Smart Buildings
Buildings are one of the major sources of global energy consumption. In 2021, residential and commercial buildings were responsible for around 39% of total U.S. energy consumption and 74% of total U.S. electricity consumption. Consequently, research on the operation of building Heating Ventilation, and Air Conditioning (HVAC) systems can lead to significant energy savings and carbon emission reduction. Many control methods have been developed to provide solutions for building HVAC control problems, including model predictive control, nonlinear adaptive control, and decentralized control. However, most such approaches require detailed and exact building dynamics models, and an increase in the complexity of building dynamics would lead to significantly higher computational costs.
BEAR: Physics-Principled Building Environment for Control and Reinforcement Learning
One challenge of building research is the lack of a benchmark simulation environment for developing and evaluating different RL algorithms with realistic building models.
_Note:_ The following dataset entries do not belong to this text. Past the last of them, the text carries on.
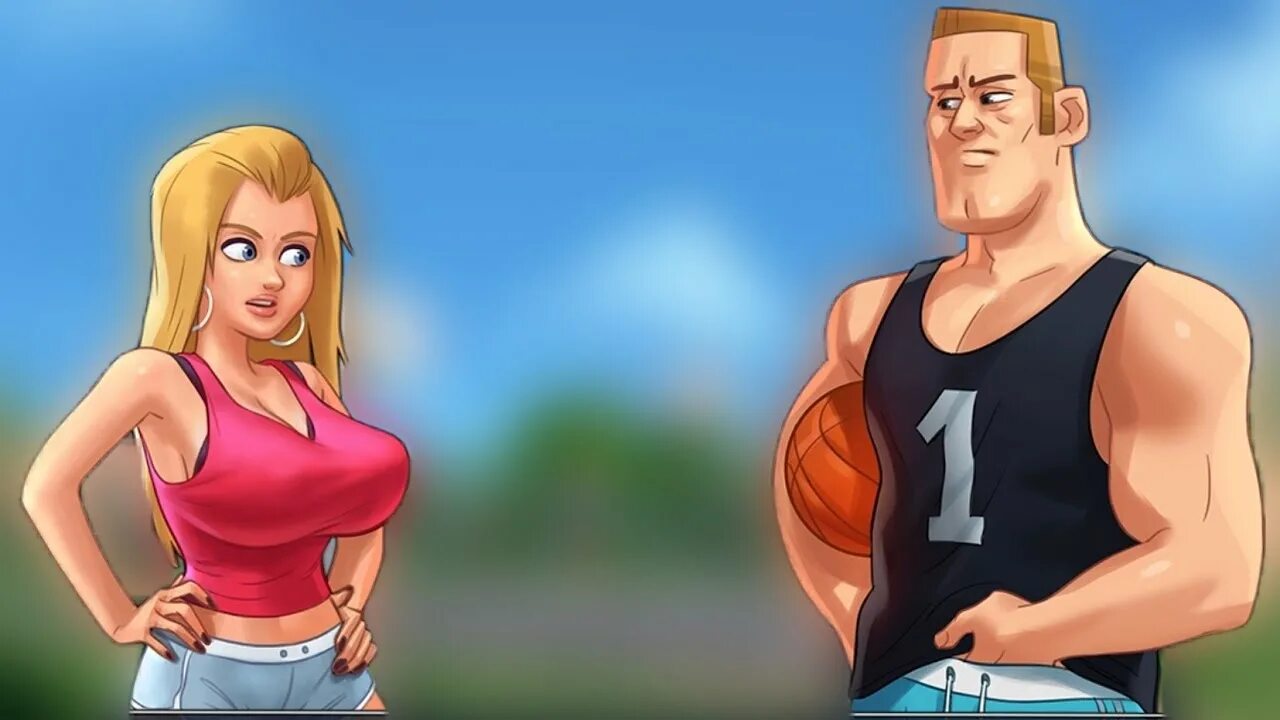 S a r a прохождение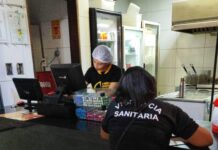 Vigilância Sanitária de Juazeiro orienta população sobre suspensão de produtos Ypê impróprios para uso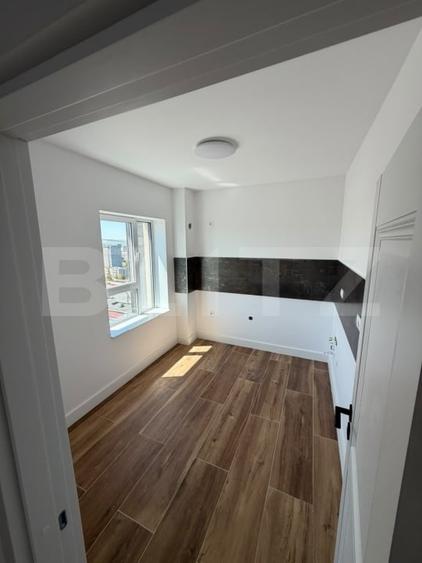 Apartament cu 2 camere decomandat în Gării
In a recent work, we propose “BEAR” [1], a physics-principled Building Environment for Control and Reinforcement Learning. The platform allows researchers to benchmark both model-based and model-free controllers using a broad collection of standard building models in Python without co-simulation using external building simulators. We demonstrate the compatibility and performance of BEAR with different controllers, including both model predictive control (MPC) and several state-of-the-art RL methods with two case studies. BEAR is available at https://github.com/chz056/BEAR
Optimal Control Via Neural Networks: A Convex Approach
In this project, we demonstrate how to bridge the gap between model accuracy and control tractability faced by neural networks, by explicitly constructing networks that are convex with respect to their inputs [2]. We show that these input convex neural networks (ICNNs) can be trained to obtain accurate models of complex physical systems.
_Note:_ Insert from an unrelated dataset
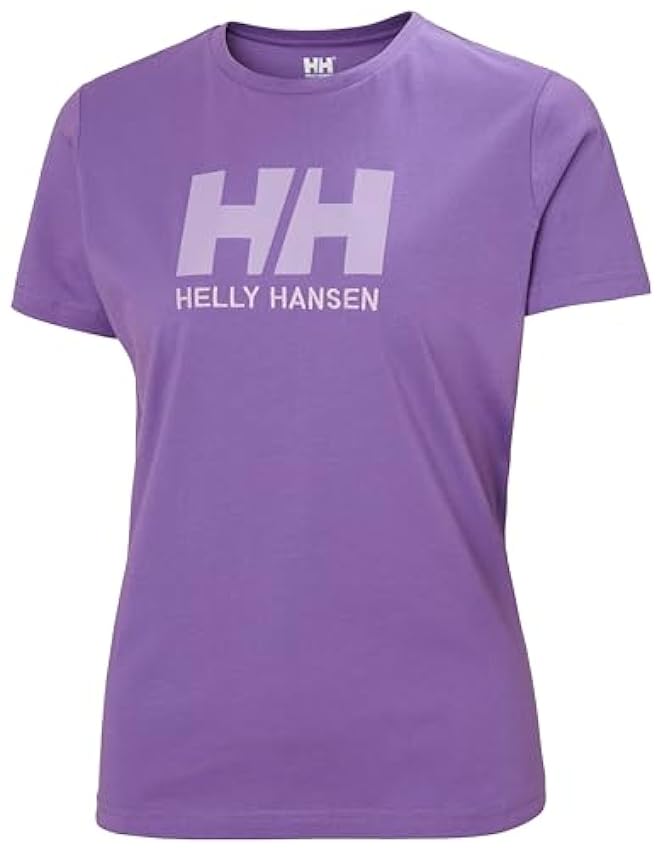 Helly Hansen W HH Logo T-Shirt SS Tshirt Femme (Lot de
In particular, we design input convex recurrent neural networks to capture the temporal behavior of dynamical systems. The optimal controllers can be achieved by solving a convex model predictive control problem. Experiment results demonstrate the good potential of the proposed ICNN-based approach in a variety of control applications. In particular, we show that in the MuJoCo locomotion tasks, we could achieve over 10% higher performance using 5× less time compared with the state-of-the-art model-based reinforcement learning method; and in the building HVAC control example, our method achieved up to 20% energy reduction compared with classic linear models
Modeling and Optimization of Complex Building Energy Systems with Deep Neural Networks
Modern buildings encompass complex dynamics of multiple electrical, mechanical, and control systems. One of the biggest hurdles in applying conventional model-based optimization and control methods to building energy management is the huge cost and effort of capturing diverse and temporally correlated dynamics. Here we propose an alternative approach that is model-free and data-driven. By utilizing a high volume of data coming from advanced sensors, we train deep Recurrent Neural Networks (RNN) which could accurately represent the operation’s temporal dynamics of building complexes [3]. The trained network is then directly fitted into a constrained optimization problem with finite horizons. By reformulating the constrained optimization as an unconstrained optimization problem, we use an iterative gradient descent method with momentum to find optimal control inputs. Simulation results demonstrate the proposed method’s improved performances over model-based approach on both building system modeling and control.
References:
[1] Chi Zhang, Yuanyuan Shi, Yize Chen, "BEAR: Physics-Principled Building Environment for Control and Reinforcement Learning,", accepted to 14th ACM International Conference on Future Energy Systems (ACM e-Energy 2023).
[2] Y. Chen, Y. Shi, and B. Zhang, “Optimal Control Via Neural Networks: A Convex Approach,” In International Conference on Learning Representations (ICLR), 2019.
[3] Y. Chen, Y. Shi, and B. Zhang, “Modeling and optimization of complex building energy systems with deep neural networks”, Asilomar Conference on Signals, Systems, and Computers, 2017.